*What the task requires:*
What you return must match the entries word for word, minus the pictures.

··· Study material

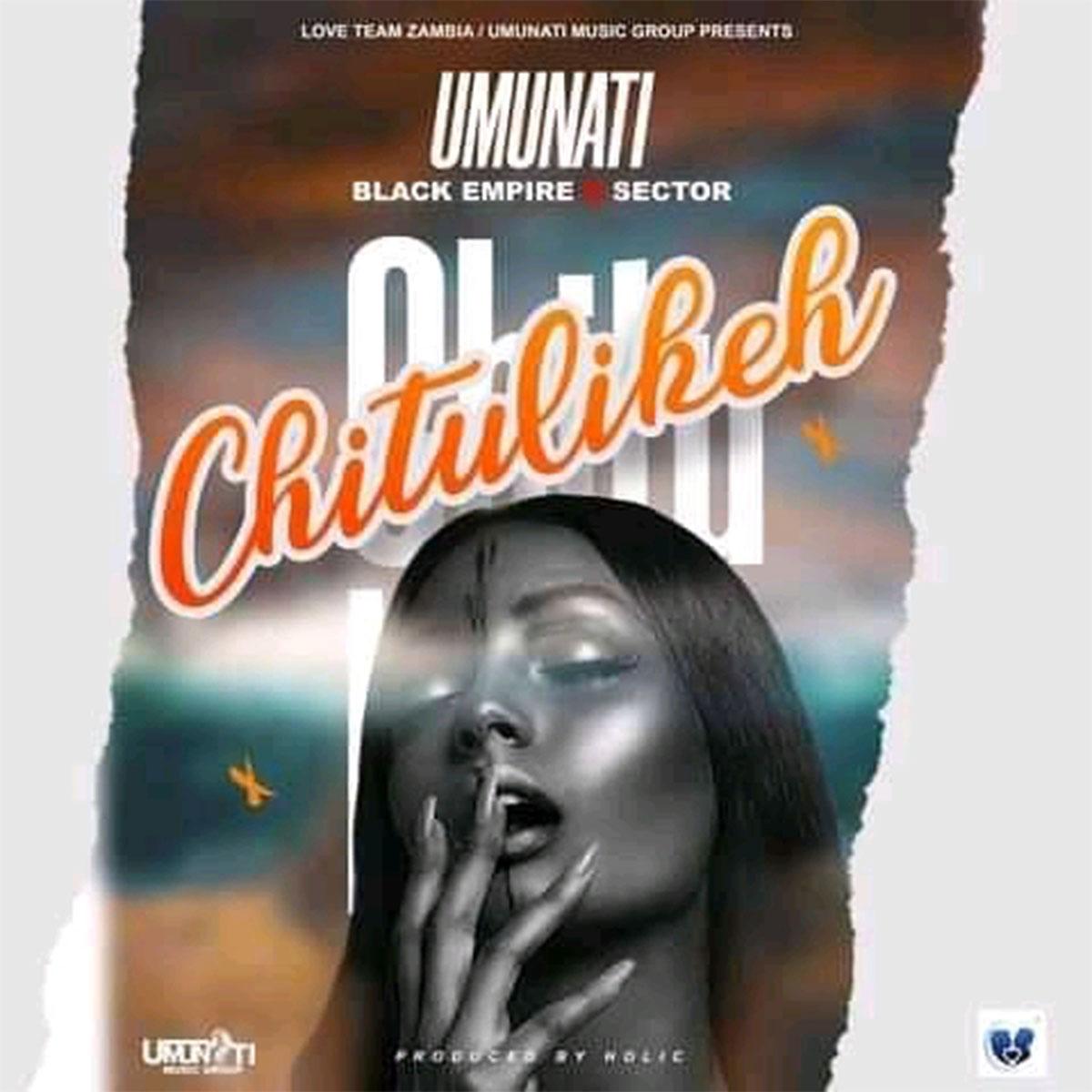 Vizzy Umunati X Black Empire X Sector - Chitulikeh (Prod. Holic)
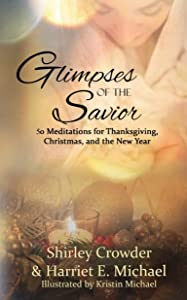 Glimpses of the Savior: 50 Meditations for Thanksgiving, Christmas, and the New Year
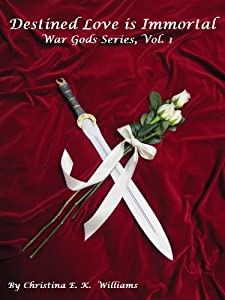 Destined Love Is Immortal (War Gods Series Book 2)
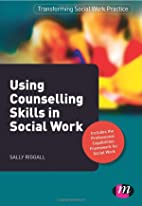 Using Counselling Skills in Social Work…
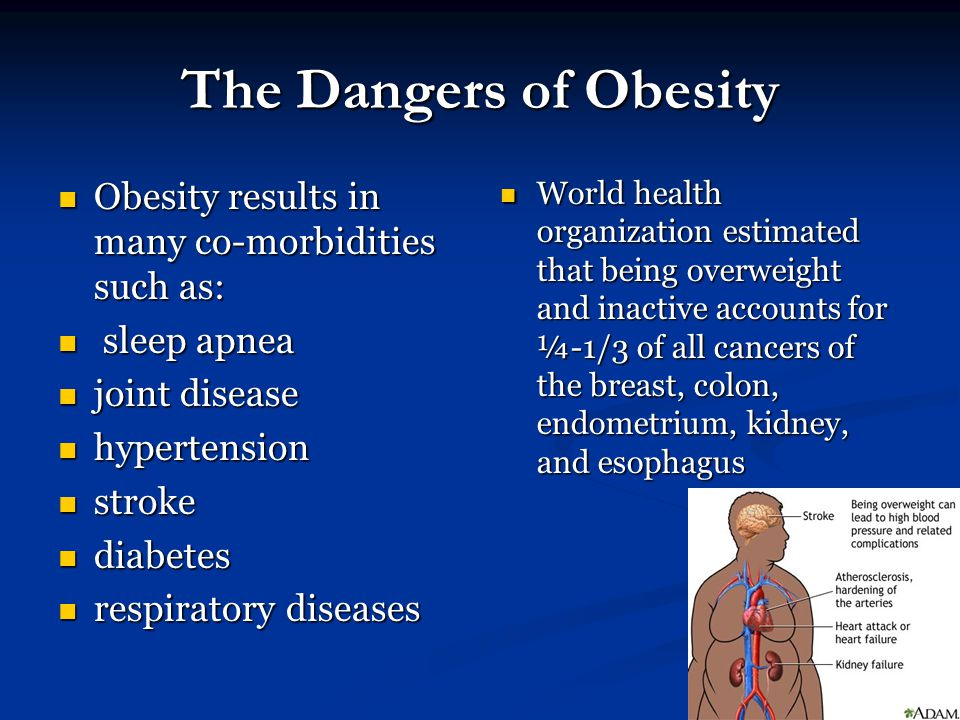 The Dangers of Obesity Obesity results in many co-morbidities such as:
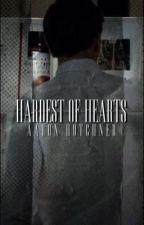 HARDEST OF HEARTS | A.H by whore4aaron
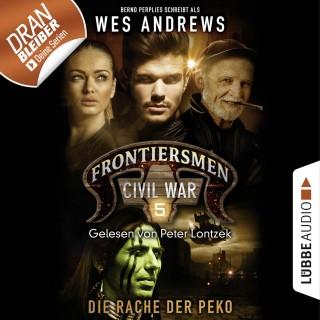 Wes Andrews, Bernd Perplies: Frontiersmen: Civil War, Folge 5: Die Rache der Peko (Ungekürzt)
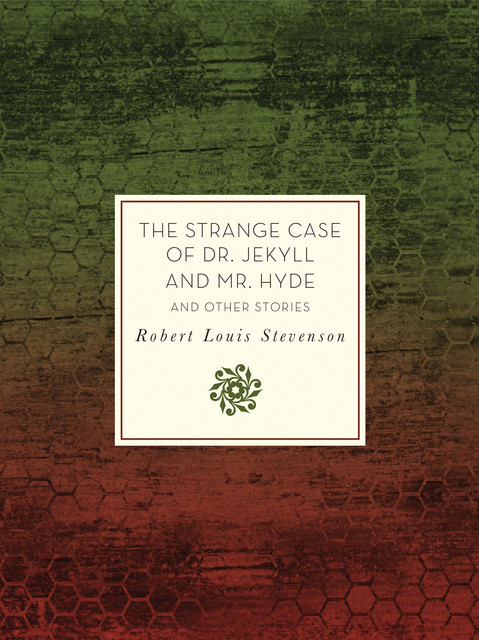 The Strange Case of Dr. Jekyll and Mr. Hyde and Other Stories, Robert Louis Stevenson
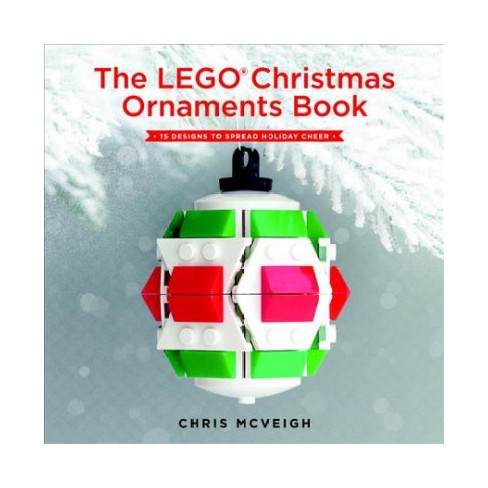About this item - Lego Christmas Ornaments Book : 15 Designs To Sprea : Target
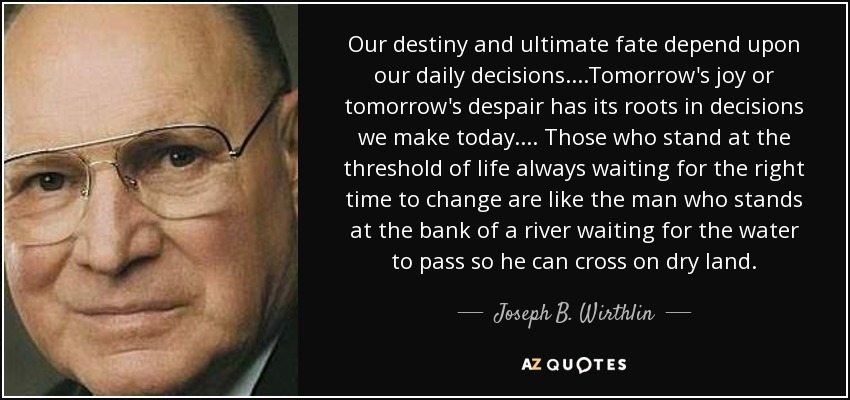 Our destiny and ultimate fate depend upon our daily decisions. . . .Tomorrow's joy or tomorrow's despair has its roots in decisions we make today. . . . Those who stand at the threshold of life always waiting for the right time to change are like the man who stands at the bank of a river waiting for the water to pass so he can cross on dry land. - Joseph B. Wirthlin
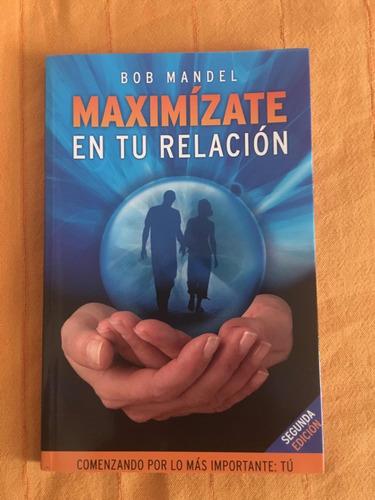 libro maximízate en tu relación bob mandel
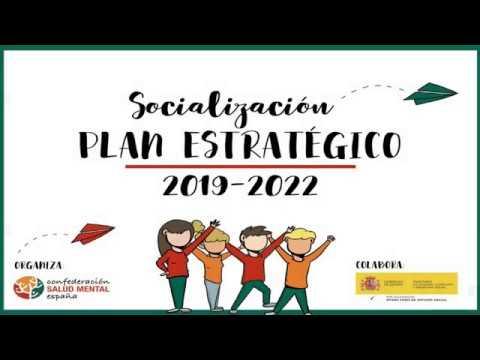 Presentación Plan Estratégico 2019-2022 SALUD MENTAL ESPAÑA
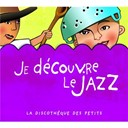 Abbey Lincoln / Ben Webster / Bill Evans / Diana Krall / Ella Fitzgerald / George Benson / Louis Armstrong / Mel Tormé / Miles Davis / Ray Bryant / Sarah Vaughan / The Singers Unlimited / Wes Montgomery - Je decouvre le jazz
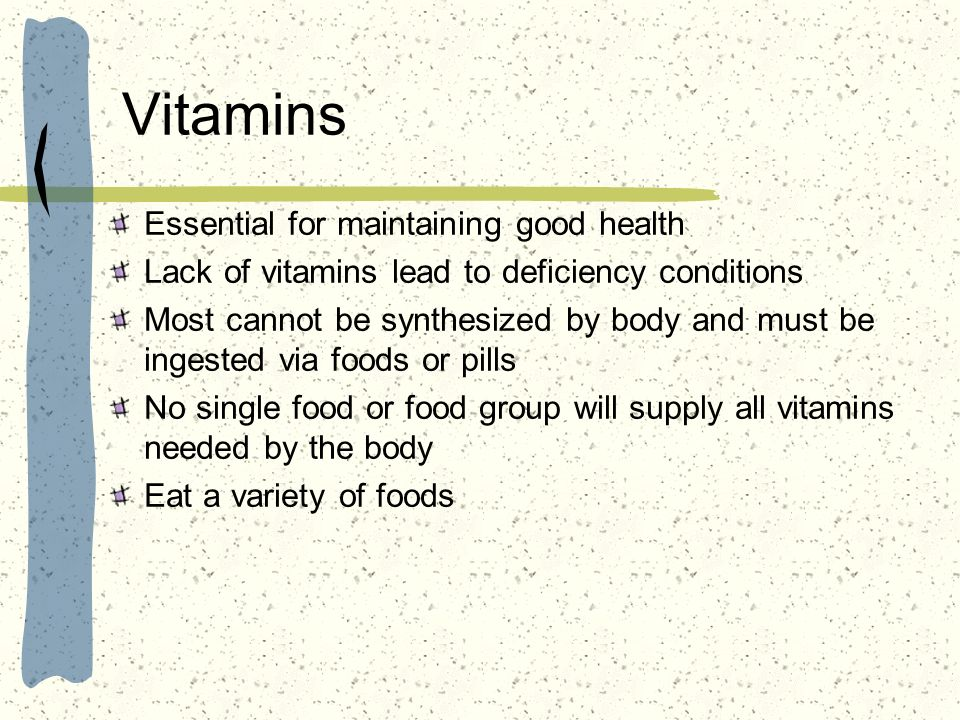 Vitamins Essential for maintaining good health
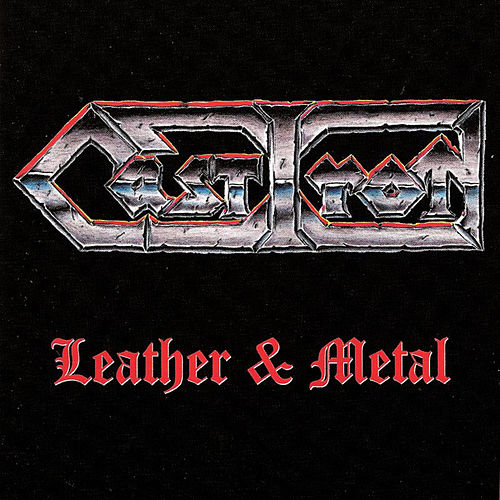 Play & Download Leather & Steel by Cast Iron | Napster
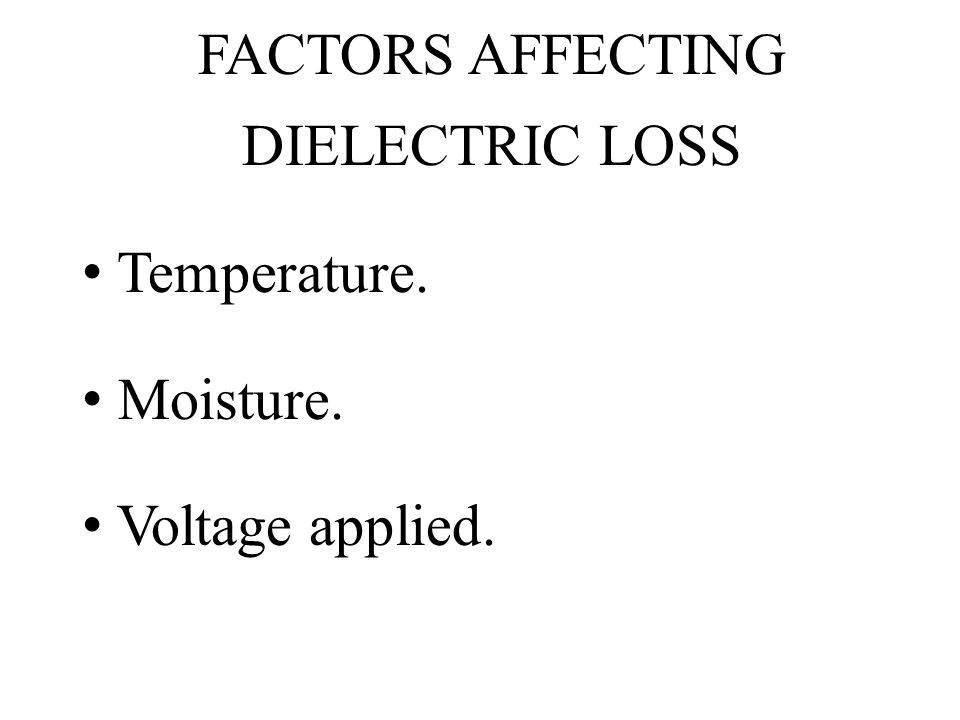 FACTORS AFFECTING DIELECTRIC LOSS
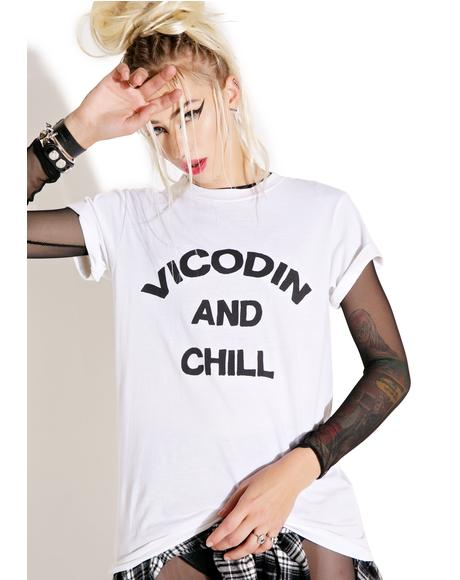 Vicodin And Chill Tee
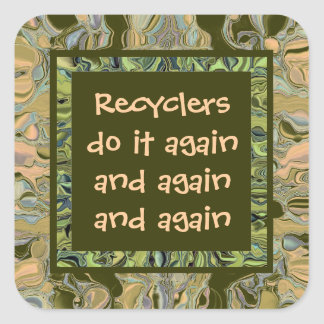 Recyclers do it again square sticker
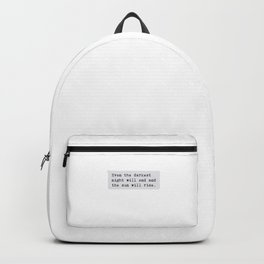 even the darkest  night will end and  the sun will rise Backpack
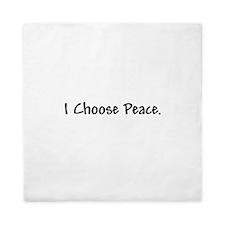 I Choose Peace - Queen Duvet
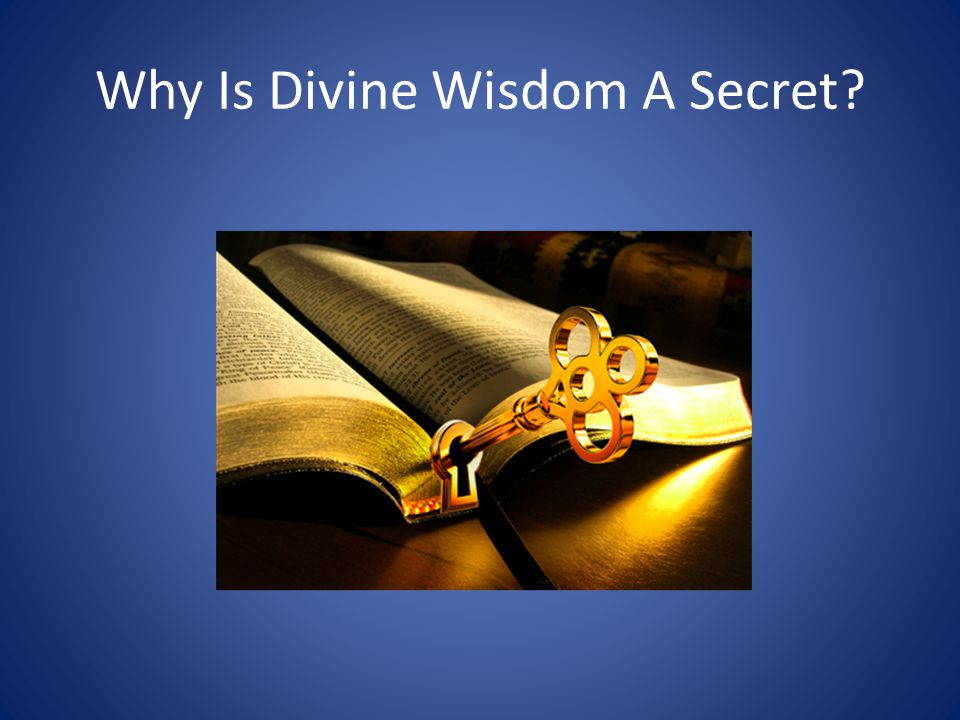 Why Is Divine Wisdom A Secret
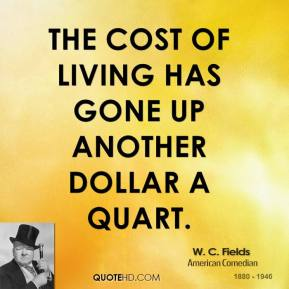 W. C. Fields - The cost of living has gone up another dollar a quart.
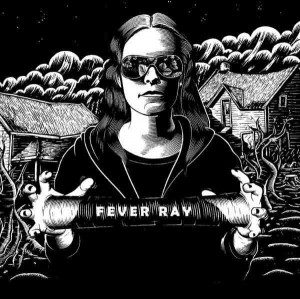 fever ray - st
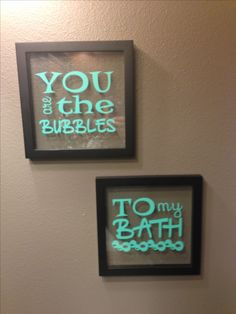 """You are the bubbles to my bath"" silhouette vinyl project"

······

*Task answer:*
 Vizzy Umunati X Black Empire X Sector - Chitulikeh (Prod. Holic)
 Glimpses of the Savior: 50 Meditations for Thanksgiving, Christmas, and the New Year
 Destined Love Is Immortal (War Gods Series Book 2)
 Using Counselling Skills in Social Work…
 The Dangers of Obesity Obesity results in many co-morbidities such as:
 HARDEST OF HEARTS | A.H by whore4aaron
 Wes Andrews, Bernd Perplies: Frontiersmen: Civil War, Folge 5: Die Rache der Peko (Ungekürzt)
 The Strange Case of Dr. Jekyll and Mr. Hyde and Other Stories, Robert Louis Stevenson
About this item - Lego Christmas Ornaments Book : 15 Designs To Sprea : Target
 Our destiny and ultimate fate depend upon our daily decisions. . . .Tomorrow's joy or tomorrow's despair has its roots in decisions we make today. . . . Those who stand at the threshold of life always waiting for the right time to change are like the man who stands at the bank of a river waiting for the water to pass so he can cross on dry land. - Joseph B. Wirthlin
 libro maximízate en tu relación bob mandel
 Presentación Plan Estratégico 2019-2022 SALUD MENTAL ESPAÑA
 Abbey Lincoln / Ben Webster / Bill Evans / Diana Krall / Ella Fitzgerald / George Benson / Louis Armstrong / Mel Tormé / Miles Davis / Ray Bryant / Sarah Vaughan / The Singers Unlimited / Wes Montgomery - Je decouvre le jazz
 Vitamins Essential for maintaining good health
 Play & Download Leather & Steel by Cast Iron | Napster
 FACTORS AFFECTING DIELECTRIC LOSS
 Vicodin And Chill Tee
 Recyclers do it again square sticker
 even the darkest  night will end and  the sun will rise Backpack
 I Choose Peace - Queen Duvet
 Why Is Divine Wisdom A Secret
 W. C. Fields - The cost of living has gone up another dollar a quart.
 fever ray - st
 """You are the bubbles to my bath"" silhouette vinyl project"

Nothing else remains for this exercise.